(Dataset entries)
########################################

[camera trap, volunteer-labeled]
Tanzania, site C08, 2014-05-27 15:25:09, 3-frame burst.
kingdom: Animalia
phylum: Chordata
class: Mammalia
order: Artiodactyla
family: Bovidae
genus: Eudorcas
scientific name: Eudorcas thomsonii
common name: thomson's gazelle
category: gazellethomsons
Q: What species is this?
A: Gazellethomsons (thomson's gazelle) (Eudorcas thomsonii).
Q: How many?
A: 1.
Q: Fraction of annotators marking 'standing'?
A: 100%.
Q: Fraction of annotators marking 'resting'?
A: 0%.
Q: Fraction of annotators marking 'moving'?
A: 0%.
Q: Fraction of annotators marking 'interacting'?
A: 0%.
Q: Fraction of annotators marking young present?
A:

########################################

Once you have found every line above holding the word "annotators", copy those lines.

ANSWER AREA
Q: Fraction of annotators marking 'standing'?
Q: Fraction of annotators marking 'resting'?
Q: Fraction of annotators marking 'moving'?
Q: Fraction of annotators marking 'interacting'?
Q: Fraction of annotators marking young present?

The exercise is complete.